If you plan on transferring to critical care or med/surg, you'll quickly learn that drains come with the territory. In fact, postop patients who undergo orthopedic, cardiac, or general surgery often come back from the OR with more than one. That's because drains serve a necessary function postop: They promote healthy wound healing, prevent infection, and reduce pain.
But don't be fooled. While drains are helpful, they're not innocuous. In this review, we'll cover some of the most common postop drains and how to properly manage patients who have them.
Different drains do different things
Drains remove blood, serum, lymph, and other fluids that accumulate in the wound bed after a procedure. If allowed to build, these fluids put pressure on the surgical site as well as adjacent organs, vessels, and nerves. The decreased perfusion delays healing; the increased pressure causes pain. In addition, a buildup of fluid serves as a breeding ground for bacteria.
Fluid can be removed from a wound using either a passive or active surgical drain. Passive drains rely on gravity to evacuate fluid, while active drains are attached to a vacuum device or wall suction. A surgeon chooses a drain that both fits the operative site and can handle the type and amount of drainage expected. For instance a T-tube is a fairly large passive drain that's typically placed during a cholecystectomy to accommodate the 200 – 500 ml of bile that's expected to accumulate in the early postop period.
The Penrose is another passive drain. But it's usually placed to manage much smaller amounts of drainage. That's good, because it's typically left open, meaning its free end, which protrudes a mere inch above the skin, isn't usually attached to a bag or pouch to collect the drainage. Instead, fluid from the wounds seeps out onto a gauze pad.
Active drains like the Jackson-Pratt (JP) and Hemovac always have a drainage collection reservoir attached. Drains that have some type of pouch are often called closed systems. Unlike the Penrose, which looks like a large limp straw, the tubing on a JP or Hemovac is a little stiffer so that it won't flatten under the pressure exerted by suction. The tips of these drains are fenestrated, meaning they have multiple holes to facilitate draining.

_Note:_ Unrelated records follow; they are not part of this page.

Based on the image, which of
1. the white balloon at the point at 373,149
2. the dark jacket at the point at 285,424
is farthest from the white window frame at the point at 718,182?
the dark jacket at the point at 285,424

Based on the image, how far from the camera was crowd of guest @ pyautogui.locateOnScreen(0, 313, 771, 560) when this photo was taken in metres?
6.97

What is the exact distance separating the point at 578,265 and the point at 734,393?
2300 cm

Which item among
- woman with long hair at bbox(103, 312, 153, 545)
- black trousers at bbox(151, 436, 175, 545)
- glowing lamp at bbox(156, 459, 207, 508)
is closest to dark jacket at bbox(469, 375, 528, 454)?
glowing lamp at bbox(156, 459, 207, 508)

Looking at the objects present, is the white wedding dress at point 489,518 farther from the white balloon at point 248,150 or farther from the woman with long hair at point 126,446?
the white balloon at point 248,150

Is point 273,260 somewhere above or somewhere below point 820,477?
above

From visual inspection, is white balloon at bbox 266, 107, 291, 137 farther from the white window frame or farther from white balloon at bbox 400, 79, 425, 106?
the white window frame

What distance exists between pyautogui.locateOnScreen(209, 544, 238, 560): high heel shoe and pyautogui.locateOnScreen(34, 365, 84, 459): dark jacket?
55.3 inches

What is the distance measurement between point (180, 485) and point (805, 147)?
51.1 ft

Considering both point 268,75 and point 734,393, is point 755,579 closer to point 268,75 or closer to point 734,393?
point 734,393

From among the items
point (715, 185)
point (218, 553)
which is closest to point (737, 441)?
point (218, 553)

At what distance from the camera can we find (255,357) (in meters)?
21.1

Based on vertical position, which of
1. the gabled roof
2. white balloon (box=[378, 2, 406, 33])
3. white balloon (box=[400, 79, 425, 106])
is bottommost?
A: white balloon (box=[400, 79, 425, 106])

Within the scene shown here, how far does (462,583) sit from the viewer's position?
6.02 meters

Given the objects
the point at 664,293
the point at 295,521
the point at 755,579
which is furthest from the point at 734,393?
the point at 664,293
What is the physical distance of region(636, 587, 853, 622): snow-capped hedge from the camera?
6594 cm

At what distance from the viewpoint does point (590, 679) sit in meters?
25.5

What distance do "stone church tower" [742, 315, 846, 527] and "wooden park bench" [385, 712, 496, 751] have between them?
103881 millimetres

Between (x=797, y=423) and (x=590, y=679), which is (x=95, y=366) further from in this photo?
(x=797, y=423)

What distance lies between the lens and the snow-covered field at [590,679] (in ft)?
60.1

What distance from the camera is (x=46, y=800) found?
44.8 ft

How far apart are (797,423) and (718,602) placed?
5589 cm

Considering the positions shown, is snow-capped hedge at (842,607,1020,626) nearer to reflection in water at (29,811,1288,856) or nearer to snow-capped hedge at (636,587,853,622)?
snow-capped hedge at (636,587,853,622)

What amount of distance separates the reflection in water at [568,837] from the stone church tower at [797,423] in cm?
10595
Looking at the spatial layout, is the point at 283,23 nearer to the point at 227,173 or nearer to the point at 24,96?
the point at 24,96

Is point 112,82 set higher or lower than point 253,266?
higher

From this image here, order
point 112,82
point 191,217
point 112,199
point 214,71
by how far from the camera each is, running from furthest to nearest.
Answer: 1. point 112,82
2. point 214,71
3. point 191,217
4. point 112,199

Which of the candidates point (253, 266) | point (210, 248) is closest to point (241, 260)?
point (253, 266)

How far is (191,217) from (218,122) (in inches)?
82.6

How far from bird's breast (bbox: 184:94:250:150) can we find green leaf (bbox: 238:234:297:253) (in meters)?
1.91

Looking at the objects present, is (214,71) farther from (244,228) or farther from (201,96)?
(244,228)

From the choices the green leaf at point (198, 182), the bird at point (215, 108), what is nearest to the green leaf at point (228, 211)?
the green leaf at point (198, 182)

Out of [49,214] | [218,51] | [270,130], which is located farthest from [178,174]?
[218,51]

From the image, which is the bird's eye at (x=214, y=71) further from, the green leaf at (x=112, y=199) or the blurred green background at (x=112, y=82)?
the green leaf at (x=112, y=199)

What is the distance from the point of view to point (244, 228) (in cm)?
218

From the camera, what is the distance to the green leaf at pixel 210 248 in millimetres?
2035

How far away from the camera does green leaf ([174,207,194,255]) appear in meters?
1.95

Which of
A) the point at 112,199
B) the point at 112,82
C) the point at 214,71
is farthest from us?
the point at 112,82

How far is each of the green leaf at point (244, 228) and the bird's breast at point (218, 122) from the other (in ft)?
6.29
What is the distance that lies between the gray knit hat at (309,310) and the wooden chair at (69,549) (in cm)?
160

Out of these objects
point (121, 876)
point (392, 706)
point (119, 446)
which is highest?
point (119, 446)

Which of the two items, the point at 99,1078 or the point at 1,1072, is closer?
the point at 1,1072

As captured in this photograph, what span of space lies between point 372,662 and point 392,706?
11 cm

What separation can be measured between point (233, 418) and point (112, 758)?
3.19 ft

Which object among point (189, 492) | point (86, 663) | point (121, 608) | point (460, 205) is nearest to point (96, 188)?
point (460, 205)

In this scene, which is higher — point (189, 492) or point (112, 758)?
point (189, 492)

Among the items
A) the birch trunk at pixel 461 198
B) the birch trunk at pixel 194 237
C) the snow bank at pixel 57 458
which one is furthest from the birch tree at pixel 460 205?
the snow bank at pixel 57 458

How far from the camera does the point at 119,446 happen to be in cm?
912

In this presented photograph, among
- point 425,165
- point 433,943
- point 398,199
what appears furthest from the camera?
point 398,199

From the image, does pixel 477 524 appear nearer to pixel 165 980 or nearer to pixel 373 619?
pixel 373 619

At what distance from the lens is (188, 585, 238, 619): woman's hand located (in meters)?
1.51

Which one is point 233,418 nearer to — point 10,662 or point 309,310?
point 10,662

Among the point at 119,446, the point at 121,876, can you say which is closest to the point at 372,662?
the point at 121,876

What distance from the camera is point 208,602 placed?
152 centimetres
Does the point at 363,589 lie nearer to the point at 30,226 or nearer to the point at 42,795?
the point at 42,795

In any case, a drain may exit a wound through the suture line or from a small opening near the incision.
Complications: Anticipate and limit them
The downside of a drain is that it can be painful going in and coming out. For that matter, it can be painful just sitting in the wound. That's because the drain destroys nearby tissue that it rubs up against. A drain also provides a pathway for bacteria to get into the wound.
In fact, the risk of infection from a drain rises significantly by the third or fourth day postop, and so does the degree of mechanical damage to local tissue. To minimize these problems, the surgeon will place a drain so that it reaches the skin by the shortest, safest route. That way the drain exerts the least amount of pressure on adjacent tissue.
However, to be effective, a drain also has to reach the deepest, most dependent area of a wound to adequately evacuate excess fluid. Unfortunately, the deeper a drain goes, the greater the risk of complications.
And because the drain is foreign, the body quickly starts to wall it off by encasing it in granulation tissue. This can hamper the drain's ability to function, so making sure that it's patent is part of basic care.
Follow the basics for all drains
A systematic approach to drain care can limit complications and ensure the best outcome for the patient. It helps to first label each drain with a number for easy identification, and consistency in documentation. Note the location and type of fluid that ought to be draining from each.
Next, you will need to monitor drainage for color, consistency, and quantity of drainage. During the initial postop period, drainage tends to be sanguineous, which is dark red and thick from leftover blood around the operative site.